A decisão foi tomada por unanimidade. Com isso, o colegiado determinou o retorno imediato dos autos à 2ª Vara da Fazenda Pública da Comarca de Campina Grande para o regular prosseguimento do caso.
A ação, movida pelo Ministério Público da Paraíba (MPPB), apura supostas irregularidades em contratos de pavimentação e drenagem firmados pela Prefeitura de Campina Grande na época em que Veneziano era o prefeito do município.
Defesas alegaram segurança jurídica e ausência de dolo
Durante a tramitação do recurso do Ministério Público, a defesa do senador Veneziano defendeu a manutenção da extinção do processo. Os advogados argumentaram que não se deve admitir a “perpetuação indefinida de demandas sancionatórias” e que os critérios de prazos deveriam ser aplicados de forma uniforme para evitar tratamentos desiguais na Justiça.
Já a defesa do ministro Vital do Rêgo sustentou que a petição inicial da ação é nula.
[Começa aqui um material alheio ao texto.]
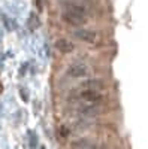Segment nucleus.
<instances>
[{
    "instance_id": "obj_7",
    "label": "nucleus",
    "mask_w": 148,
    "mask_h": 149,
    "mask_svg": "<svg viewBox=\"0 0 148 149\" xmlns=\"http://www.w3.org/2000/svg\"><path fill=\"white\" fill-rule=\"evenodd\" d=\"M79 112L82 115H85V116H96V115H99V107L93 106V104L84 103V104L79 106Z\"/></svg>"
},
{
    "instance_id": "obj_5",
    "label": "nucleus",
    "mask_w": 148,
    "mask_h": 149,
    "mask_svg": "<svg viewBox=\"0 0 148 149\" xmlns=\"http://www.w3.org/2000/svg\"><path fill=\"white\" fill-rule=\"evenodd\" d=\"M55 49L61 54H72L75 51V45H73L66 37H58L55 40Z\"/></svg>"
},
{
    "instance_id": "obj_11",
    "label": "nucleus",
    "mask_w": 148,
    "mask_h": 149,
    "mask_svg": "<svg viewBox=\"0 0 148 149\" xmlns=\"http://www.w3.org/2000/svg\"><path fill=\"white\" fill-rule=\"evenodd\" d=\"M36 2H38V5H41V0H36Z\"/></svg>"
},
{
    "instance_id": "obj_6",
    "label": "nucleus",
    "mask_w": 148,
    "mask_h": 149,
    "mask_svg": "<svg viewBox=\"0 0 148 149\" xmlns=\"http://www.w3.org/2000/svg\"><path fill=\"white\" fill-rule=\"evenodd\" d=\"M81 86H82V90H93V91H100V93H102V90L105 88V84H103L102 79L94 78V79L84 81Z\"/></svg>"
},
{
    "instance_id": "obj_2",
    "label": "nucleus",
    "mask_w": 148,
    "mask_h": 149,
    "mask_svg": "<svg viewBox=\"0 0 148 149\" xmlns=\"http://www.w3.org/2000/svg\"><path fill=\"white\" fill-rule=\"evenodd\" d=\"M79 97L84 103L93 104V106H100L103 103V94L100 91H93V90H82L79 93Z\"/></svg>"
},
{
    "instance_id": "obj_8",
    "label": "nucleus",
    "mask_w": 148,
    "mask_h": 149,
    "mask_svg": "<svg viewBox=\"0 0 148 149\" xmlns=\"http://www.w3.org/2000/svg\"><path fill=\"white\" fill-rule=\"evenodd\" d=\"M20 95H21V98H22V102H29V93L26 91V90H20Z\"/></svg>"
},
{
    "instance_id": "obj_4",
    "label": "nucleus",
    "mask_w": 148,
    "mask_h": 149,
    "mask_svg": "<svg viewBox=\"0 0 148 149\" xmlns=\"http://www.w3.org/2000/svg\"><path fill=\"white\" fill-rule=\"evenodd\" d=\"M66 73L69 78H85V76H88L90 69L85 63H72L67 67Z\"/></svg>"
},
{
    "instance_id": "obj_9",
    "label": "nucleus",
    "mask_w": 148,
    "mask_h": 149,
    "mask_svg": "<svg viewBox=\"0 0 148 149\" xmlns=\"http://www.w3.org/2000/svg\"><path fill=\"white\" fill-rule=\"evenodd\" d=\"M60 134H63V137H66V136L69 134L67 128H66V127H60Z\"/></svg>"
},
{
    "instance_id": "obj_3",
    "label": "nucleus",
    "mask_w": 148,
    "mask_h": 149,
    "mask_svg": "<svg viewBox=\"0 0 148 149\" xmlns=\"http://www.w3.org/2000/svg\"><path fill=\"white\" fill-rule=\"evenodd\" d=\"M72 34H73V37H75L76 40L84 42V43H94V42L97 40V34H96V31H93V30H90V29H84V27H81V29L73 30Z\"/></svg>"
},
{
    "instance_id": "obj_1",
    "label": "nucleus",
    "mask_w": 148,
    "mask_h": 149,
    "mask_svg": "<svg viewBox=\"0 0 148 149\" xmlns=\"http://www.w3.org/2000/svg\"><path fill=\"white\" fill-rule=\"evenodd\" d=\"M61 19L70 27L81 29L87 22V10L79 3H69L66 5V9L61 12Z\"/></svg>"
},
{
    "instance_id": "obj_10",
    "label": "nucleus",
    "mask_w": 148,
    "mask_h": 149,
    "mask_svg": "<svg viewBox=\"0 0 148 149\" xmlns=\"http://www.w3.org/2000/svg\"><path fill=\"white\" fill-rule=\"evenodd\" d=\"M26 69H27V64H26V66H22V67L20 69V74H21V76L24 74V72H26Z\"/></svg>"
}]
</instances>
A justificativa apresentada foi de que não houve a “demonstração de ato doloso ou de enriquecimento ilícito” por parte do atual presidente do TCU no objeto da investigação.
Demora no processo ocorreu por dificuldade de localização dos réus, diz relator
O relator do processo, desembargador Carlos Eduardo Leite Lisboa, rejeitou os argumentos das defesas. Segundo o magistrado, o juiz de primeiro grau antecipou de forma indevida o reconhecimento da prescrição, sem que houvesse o suporte fático necessário para isso.
Em seu voto, o desembargador explicou o cenário jurídico:
“A alegação de segurança jurídica invocada pelos apelados não prevalece diante da superveniência de decisão cautelar dotada de eficácia geral e vinculante, sobretudo porque a própria sentença foi proferida em momento posterior à suspensão da norma que previa o prazo reduzido.”
O relator também fez questão de registrar que o atraso no andamento do processo em Campina Grande não foi causado por inércia do Ministério Público. Conforme apontado por Lisboa, as certidões dos cartórios da comarca revelam que o órgão realizou sucessivas tentativas de localização dos réus sem sucesso, o que demandou a busca por novos endereços e medidas extremas, como a citação por edital e a nomeação de curadoria especial.